Creating a New English Translation of the Vidagdha Madhava by Rupa Goswami

I would like to express my deep thanks to a dear colleague and friend from Glastonbury, who was also a Hare Krishna monk for many years, and who went on to study Sanskrit, Bengali, and Odian in Odisha for many years, expressly to properly understand the manuscripts and commentaries on Rupa Goswami’s two dramas – Vidagdha Madhava and Lalita Madhava. His insistence on meticulous accuracy and precision in translating the Vidagdha Madhava has been invaluable. Thank you, Jagannath, amigo!

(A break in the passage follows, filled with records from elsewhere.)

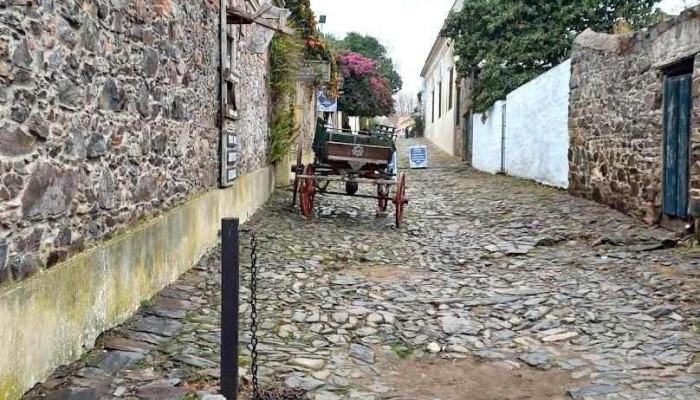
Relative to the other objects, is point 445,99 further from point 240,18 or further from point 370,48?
point 240,18

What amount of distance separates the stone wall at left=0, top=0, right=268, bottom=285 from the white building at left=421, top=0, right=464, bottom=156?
52.1 feet

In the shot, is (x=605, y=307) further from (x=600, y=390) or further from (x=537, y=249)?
(x=537, y=249)

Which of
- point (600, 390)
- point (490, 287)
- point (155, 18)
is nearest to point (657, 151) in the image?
point (490, 287)

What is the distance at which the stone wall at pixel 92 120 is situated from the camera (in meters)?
3.09

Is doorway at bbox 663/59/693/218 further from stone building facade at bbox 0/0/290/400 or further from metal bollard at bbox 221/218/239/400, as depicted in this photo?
metal bollard at bbox 221/218/239/400

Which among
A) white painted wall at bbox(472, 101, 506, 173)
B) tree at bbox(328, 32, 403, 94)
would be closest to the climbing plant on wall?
white painted wall at bbox(472, 101, 506, 173)

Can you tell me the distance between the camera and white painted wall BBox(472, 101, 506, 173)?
17.0 m

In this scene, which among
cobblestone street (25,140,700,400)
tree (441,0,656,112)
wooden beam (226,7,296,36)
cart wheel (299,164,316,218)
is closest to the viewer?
cobblestone street (25,140,700,400)

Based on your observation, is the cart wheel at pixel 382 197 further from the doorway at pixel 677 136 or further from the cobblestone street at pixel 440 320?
the doorway at pixel 677 136

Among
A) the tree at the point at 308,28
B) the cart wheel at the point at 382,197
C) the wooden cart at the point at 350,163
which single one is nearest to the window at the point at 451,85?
the tree at the point at 308,28

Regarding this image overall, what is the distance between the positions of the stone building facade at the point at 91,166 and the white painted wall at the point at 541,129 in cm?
752

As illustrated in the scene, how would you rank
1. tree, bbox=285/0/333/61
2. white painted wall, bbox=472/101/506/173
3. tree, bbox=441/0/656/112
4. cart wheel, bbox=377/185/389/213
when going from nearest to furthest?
1. cart wheel, bbox=377/185/389/213
2. tree, bbox=285/0/333/61
3. tree, bbox=441/0/656/112
4. white painted wall, bbox=472/101/506/173

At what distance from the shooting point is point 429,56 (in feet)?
120

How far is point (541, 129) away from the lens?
13.6 m
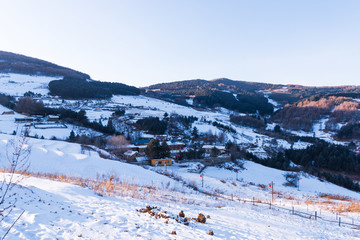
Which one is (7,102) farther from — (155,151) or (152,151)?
(155,151)

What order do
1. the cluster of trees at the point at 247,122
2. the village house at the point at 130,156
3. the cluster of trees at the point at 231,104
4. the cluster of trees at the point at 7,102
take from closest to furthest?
the village house at the point at 130,156 < the cluster of trees at the point at 7,102 < the cluster of trees at the point at 247,122 < the cluster of trees at the point at 231,104

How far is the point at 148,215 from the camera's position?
5480 millimetres

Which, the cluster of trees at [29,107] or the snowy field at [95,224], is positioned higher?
the snowy field at [95,224]

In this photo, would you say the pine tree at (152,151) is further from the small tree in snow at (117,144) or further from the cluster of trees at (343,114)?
the cluster of trees at (343,114)

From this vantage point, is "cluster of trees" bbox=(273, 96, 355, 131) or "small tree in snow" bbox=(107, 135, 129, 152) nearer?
"small tree in snow" bbox=(107, 135, 129, 152)

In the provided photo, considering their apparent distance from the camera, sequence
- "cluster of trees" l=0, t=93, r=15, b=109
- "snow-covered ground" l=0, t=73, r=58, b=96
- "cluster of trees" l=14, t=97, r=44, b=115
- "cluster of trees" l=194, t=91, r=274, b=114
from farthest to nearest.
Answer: "cluster of trees" l=194, t=91, r=274, b=114
"snow-covered ground" l=0, t=73, r=58, b=96
"cluster of trees" l=0, t=93, r=15, b=109
"cluster of trees" l=14, t=97, r=44, b=115

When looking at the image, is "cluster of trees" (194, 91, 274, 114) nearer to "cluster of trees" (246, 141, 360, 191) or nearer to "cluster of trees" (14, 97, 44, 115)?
"cluster of trees" (246, 141, 360, 191)

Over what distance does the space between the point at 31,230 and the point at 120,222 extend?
1724mm

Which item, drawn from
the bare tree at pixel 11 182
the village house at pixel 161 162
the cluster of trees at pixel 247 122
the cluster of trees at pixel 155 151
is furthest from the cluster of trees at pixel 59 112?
the cluster of trees at pixel 247 122

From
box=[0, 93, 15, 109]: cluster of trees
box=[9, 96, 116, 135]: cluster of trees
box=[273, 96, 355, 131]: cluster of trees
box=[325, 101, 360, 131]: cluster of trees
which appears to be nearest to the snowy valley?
box=[9, 96, 116, 135]: cluster of trees

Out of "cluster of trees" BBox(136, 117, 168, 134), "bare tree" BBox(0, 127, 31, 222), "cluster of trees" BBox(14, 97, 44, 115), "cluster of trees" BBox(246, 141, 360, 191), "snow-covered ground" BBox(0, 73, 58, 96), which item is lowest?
"cluster of trees" BBox(246, 141, 360, 191)

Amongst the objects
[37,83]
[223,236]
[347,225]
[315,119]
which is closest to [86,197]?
[223,236]

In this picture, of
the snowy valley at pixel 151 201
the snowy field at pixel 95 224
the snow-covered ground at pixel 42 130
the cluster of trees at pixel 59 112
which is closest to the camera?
the snowy field at pixel 95 224

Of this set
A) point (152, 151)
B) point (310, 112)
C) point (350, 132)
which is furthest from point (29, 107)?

A Portrait of Lord Shree Krishna by Rupa Goswami was a long time in the making – over three years. The lockdown gave me an opportunity to get my head down and finish it off, mostly in my camper van, so I could focus, inspired by innumerable coffees, but particularly inspired by the thrill of meeting all the beautiful, conflicted, heart-melting, funny characters of the play, and discovering the crazy stuff they get up to. Everything had to be checked, double-checked and triple-checked, and btw, the rhyming couplets I’ve written in, reflect the rhythm of the original manuscript, which is teeming with poetic Sanskrit verses in different meters. I should add that not all the dialogue of Rupa Goswami’s Vidagdha Madhava is in Sanskrit. The dialogue of the characters of rank is in Sanskrit, whereas the majority of the dialogue of others (but not all) is in a sort of colloquial Sanskrit called prakrit. To find out the English meaning of the prakrit dialogue also depends on having access to an original MS of this great Hindu drama to hand, where there is invariably a Sanskrit equivalent for each prakrit line.

When working with the original Sanskrit text of Vidagdha Madhava by Rupa Goswami, what dawns on you as you proceed, especially when informed by the commentaries on it in companion guides such as the one written by Vishvanatha Chakravartin, is that every line, every word, and every stage direction is part and parcel of a fully integrated, fully operational, character-driven narrative. Every line is directly related to the line before it, or to what has transpired, or is transpiring.

What is concerning is how little you can rely on transliterations of Vidagdha Madhava into English, that is to say where the Sanskrit is supposedly rendered into English script. Among the most common errors are: assigning incorrect stresses to transliterated vowels, unnecessary additions of exclamation marks, sentences being divided incorrectly, and the blatant transliteration of one Sanskrit word or letter into the wrong English equivalent. For instance, there are two kinds of Sanskrit letters for “d”, “t” and “sh”, and three kinds of Sanskrit letters for “n”, depending on their respective pronunciations. Just the incorrect English transliteration of a letter could well mean the complete change of a word’s meaning. A hapless translator with no recourse to anything but a transliteration would desperately try and fit what they believe to be the correct word into the dialogue, and the consequent dialogue would turn out more and more absurd. I have encountered such curious translations and their incoherence (like something from the Theatre of the Absurd). Passing such efforts off as testimonies to the “incomprehensible nature of divine exchange” is a bit rich, if you ask me. The disobliging term for this kind of distortion of a literary work is called rasa-bhas, in Sanskrit. It means ‘braying like a proverbial.’